TEXT SEGMENT ->
HTCondor/GlideinWMS Probe Configuration

Overview

This probe reports the usage in a HTCondor system

This probe will read the GLIDEIN_ResourceType startd attribute to identify on which Resource the job ran. This attribute needs to be set by the GlideinWMS Factory (The OSG factories already have this set). If this attribute does not exist, the probe will fall back to GLIDEIN_Site, and finally the FileSystemDomain of the host.

The usage will be forwarded to the production Gratia collector (gratia-osg-prod.opensciencegrid.org) by default.

This document refers to a probe installed to a Submit host submitting directly or indirectly (flocking) to a GWMS System (GWMS Frontend, Submit host, ...). If you are installing/configuring a Compute Element check the CE install guide instead. The underlying probe is the same but the configuration differs.

Stored data entries ->
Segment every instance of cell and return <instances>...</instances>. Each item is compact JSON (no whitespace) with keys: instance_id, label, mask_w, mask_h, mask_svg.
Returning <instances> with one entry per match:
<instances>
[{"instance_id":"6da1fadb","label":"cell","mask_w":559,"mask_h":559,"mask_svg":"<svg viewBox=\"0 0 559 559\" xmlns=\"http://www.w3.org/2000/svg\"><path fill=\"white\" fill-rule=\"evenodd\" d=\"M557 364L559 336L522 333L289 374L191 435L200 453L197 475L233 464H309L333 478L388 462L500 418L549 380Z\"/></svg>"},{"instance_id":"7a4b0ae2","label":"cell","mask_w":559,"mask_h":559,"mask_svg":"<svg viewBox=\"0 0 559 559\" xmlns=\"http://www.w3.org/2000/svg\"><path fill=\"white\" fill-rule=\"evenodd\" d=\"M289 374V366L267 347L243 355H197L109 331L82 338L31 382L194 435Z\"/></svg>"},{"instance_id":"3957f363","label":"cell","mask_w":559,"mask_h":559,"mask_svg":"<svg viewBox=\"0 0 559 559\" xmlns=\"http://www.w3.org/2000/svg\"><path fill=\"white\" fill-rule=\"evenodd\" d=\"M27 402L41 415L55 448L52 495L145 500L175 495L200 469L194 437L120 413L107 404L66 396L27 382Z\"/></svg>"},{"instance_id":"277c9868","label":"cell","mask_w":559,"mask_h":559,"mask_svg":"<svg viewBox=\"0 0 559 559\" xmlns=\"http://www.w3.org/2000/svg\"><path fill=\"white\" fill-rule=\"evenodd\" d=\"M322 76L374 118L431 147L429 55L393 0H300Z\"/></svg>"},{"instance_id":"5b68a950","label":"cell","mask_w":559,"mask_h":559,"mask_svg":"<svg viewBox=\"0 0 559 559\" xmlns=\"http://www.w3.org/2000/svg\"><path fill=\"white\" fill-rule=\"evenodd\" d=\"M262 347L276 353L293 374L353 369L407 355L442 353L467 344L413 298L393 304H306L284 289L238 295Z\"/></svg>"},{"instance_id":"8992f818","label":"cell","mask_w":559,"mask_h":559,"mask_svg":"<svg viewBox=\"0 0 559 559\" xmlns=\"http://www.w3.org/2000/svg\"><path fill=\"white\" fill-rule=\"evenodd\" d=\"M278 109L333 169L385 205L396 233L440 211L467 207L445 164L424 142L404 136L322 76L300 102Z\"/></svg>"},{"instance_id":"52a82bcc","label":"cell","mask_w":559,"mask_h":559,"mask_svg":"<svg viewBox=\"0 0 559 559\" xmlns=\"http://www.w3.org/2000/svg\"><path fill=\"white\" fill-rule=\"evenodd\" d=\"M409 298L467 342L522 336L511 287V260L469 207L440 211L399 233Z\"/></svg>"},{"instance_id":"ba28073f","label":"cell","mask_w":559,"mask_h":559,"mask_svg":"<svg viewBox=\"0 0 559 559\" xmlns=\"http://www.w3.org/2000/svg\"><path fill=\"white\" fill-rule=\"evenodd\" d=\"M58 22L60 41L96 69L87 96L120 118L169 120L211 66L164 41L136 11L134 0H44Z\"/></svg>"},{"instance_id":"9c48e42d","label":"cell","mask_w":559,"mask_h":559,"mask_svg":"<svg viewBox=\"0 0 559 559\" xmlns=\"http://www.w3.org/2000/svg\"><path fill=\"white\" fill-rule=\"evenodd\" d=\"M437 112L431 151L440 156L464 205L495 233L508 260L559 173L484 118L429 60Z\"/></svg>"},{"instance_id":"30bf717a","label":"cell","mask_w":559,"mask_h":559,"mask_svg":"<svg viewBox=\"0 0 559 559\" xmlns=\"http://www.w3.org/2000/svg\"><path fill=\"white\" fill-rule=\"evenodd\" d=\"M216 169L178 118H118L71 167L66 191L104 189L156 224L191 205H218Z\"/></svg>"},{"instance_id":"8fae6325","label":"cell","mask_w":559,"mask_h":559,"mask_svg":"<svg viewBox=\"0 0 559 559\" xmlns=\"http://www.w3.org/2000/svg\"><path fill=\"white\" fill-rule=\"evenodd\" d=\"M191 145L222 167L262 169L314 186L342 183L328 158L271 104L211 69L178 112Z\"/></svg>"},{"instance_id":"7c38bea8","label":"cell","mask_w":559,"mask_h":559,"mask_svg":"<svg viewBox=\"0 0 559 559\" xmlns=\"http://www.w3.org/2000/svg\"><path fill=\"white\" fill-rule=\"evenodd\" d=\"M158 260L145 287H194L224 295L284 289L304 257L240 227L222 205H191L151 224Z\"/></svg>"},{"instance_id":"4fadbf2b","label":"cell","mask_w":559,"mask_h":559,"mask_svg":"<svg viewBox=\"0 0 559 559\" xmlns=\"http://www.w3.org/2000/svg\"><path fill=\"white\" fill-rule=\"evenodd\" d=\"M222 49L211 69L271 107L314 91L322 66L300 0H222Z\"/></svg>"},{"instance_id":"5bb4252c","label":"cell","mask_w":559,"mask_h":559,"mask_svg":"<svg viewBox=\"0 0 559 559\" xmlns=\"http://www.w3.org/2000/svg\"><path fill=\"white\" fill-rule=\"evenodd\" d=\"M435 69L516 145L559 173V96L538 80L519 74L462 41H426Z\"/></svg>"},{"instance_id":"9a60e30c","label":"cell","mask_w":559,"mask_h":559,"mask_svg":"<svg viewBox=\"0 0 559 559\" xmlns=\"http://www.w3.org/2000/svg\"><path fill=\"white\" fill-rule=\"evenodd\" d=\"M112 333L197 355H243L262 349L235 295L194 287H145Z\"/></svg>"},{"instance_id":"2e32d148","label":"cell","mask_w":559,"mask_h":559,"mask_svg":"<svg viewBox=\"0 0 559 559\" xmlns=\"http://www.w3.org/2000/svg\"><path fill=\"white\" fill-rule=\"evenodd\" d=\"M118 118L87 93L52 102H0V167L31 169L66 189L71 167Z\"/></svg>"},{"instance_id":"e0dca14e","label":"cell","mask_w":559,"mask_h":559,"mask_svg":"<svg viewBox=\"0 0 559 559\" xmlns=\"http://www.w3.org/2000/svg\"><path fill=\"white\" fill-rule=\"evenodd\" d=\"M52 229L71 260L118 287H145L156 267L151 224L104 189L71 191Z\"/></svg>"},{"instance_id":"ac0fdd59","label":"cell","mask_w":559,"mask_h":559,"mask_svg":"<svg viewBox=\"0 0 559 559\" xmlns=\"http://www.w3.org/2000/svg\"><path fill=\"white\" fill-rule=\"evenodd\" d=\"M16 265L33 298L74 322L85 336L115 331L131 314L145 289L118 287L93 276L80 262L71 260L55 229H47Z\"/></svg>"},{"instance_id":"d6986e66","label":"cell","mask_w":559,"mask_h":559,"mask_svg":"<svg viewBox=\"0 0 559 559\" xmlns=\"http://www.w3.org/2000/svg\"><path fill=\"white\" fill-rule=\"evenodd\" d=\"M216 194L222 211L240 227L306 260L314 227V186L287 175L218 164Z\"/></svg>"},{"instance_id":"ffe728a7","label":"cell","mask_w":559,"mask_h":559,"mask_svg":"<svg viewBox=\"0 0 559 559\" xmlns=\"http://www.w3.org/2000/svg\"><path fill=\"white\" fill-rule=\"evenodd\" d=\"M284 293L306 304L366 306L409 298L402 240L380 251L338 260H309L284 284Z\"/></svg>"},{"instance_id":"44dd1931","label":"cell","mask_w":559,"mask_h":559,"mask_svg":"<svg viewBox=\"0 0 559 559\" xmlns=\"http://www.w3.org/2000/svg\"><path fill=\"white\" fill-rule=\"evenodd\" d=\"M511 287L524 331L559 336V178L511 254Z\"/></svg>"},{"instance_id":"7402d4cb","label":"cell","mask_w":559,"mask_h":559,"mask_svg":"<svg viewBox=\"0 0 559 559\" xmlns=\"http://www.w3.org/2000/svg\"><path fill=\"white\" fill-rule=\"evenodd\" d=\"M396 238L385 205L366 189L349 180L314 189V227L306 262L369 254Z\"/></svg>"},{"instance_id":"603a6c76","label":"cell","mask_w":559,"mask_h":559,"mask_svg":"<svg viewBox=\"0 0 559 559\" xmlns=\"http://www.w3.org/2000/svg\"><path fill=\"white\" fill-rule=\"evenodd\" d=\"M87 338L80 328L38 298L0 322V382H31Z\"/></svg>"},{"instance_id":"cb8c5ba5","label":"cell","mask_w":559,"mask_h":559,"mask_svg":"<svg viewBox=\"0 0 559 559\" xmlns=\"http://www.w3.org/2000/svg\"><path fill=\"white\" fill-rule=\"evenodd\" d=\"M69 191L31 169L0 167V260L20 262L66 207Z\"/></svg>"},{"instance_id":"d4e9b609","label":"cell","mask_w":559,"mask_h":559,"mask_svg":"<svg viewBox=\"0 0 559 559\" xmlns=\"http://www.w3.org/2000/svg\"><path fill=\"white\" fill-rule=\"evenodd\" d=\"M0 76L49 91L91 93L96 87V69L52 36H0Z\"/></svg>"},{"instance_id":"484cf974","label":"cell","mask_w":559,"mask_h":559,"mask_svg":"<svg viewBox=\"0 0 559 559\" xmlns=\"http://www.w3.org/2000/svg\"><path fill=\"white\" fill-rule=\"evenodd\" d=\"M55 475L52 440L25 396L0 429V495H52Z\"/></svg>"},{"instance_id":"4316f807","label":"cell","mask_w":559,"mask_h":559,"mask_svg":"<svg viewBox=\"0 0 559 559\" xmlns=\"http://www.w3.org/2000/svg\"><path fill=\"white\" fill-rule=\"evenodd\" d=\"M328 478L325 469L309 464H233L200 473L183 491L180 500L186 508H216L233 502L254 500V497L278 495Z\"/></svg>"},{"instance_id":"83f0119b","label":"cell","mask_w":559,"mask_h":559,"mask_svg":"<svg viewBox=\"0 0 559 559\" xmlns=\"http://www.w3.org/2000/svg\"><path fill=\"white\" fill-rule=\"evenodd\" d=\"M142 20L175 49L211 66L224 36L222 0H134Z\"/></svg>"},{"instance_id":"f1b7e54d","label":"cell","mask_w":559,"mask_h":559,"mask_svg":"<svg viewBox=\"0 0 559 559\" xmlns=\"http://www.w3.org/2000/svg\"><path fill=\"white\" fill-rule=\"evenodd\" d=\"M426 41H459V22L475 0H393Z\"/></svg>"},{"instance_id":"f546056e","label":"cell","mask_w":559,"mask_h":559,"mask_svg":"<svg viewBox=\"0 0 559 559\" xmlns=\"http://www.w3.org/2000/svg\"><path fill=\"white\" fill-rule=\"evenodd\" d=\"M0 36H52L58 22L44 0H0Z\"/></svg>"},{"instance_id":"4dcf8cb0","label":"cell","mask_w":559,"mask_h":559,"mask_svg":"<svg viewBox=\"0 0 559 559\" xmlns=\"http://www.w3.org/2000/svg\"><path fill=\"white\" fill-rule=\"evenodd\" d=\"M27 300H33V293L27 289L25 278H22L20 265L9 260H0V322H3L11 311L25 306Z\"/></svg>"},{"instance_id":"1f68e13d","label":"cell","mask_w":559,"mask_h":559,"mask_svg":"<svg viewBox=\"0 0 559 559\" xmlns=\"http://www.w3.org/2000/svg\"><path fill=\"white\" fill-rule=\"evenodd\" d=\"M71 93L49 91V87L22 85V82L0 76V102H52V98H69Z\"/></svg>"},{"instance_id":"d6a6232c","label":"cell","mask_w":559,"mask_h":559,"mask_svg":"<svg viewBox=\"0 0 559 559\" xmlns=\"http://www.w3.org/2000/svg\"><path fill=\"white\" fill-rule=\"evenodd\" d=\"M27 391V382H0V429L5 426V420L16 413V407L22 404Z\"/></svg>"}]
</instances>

EXERCISE TASK ->
Extend the text on configuring the HTCondor/GlideinWMS probe, starting after its final sentence.

TASK OUTPUT ->
Requirements and Preparation

The Probe assumes that condor binaries (condor_history for example) are in the default path (/usr/bin). If they are not, please see section Non-Standard Condor

Host requirements (bare-bone installation):

  • Probe must be installed on the VO's schedd.
  • Currently most of our testing has been done on Scientific Linux 5.
  • Root access
  • Allow outbound network connection, on port 80, to the Gratia collector (default is http://gratia-osg-prod.opensciencegrid.org). Gratia does not support HTTP proxies.

To be part of OSG your Submit host must be registered in OIM (e.g. as Submit Node). To register your resource:

Install the Yum Repositories required by OSG

The OSG RPMs currently support Red Hat Enterprise Linux 5, 32 and 64 bit and variants (Scientific Linux 5 and CentOS) .

OSG RPMs are distributed via the OSG yum repositories. Some packages depend on packages distributed via the EPEL repositories. So both repositories must be enabled.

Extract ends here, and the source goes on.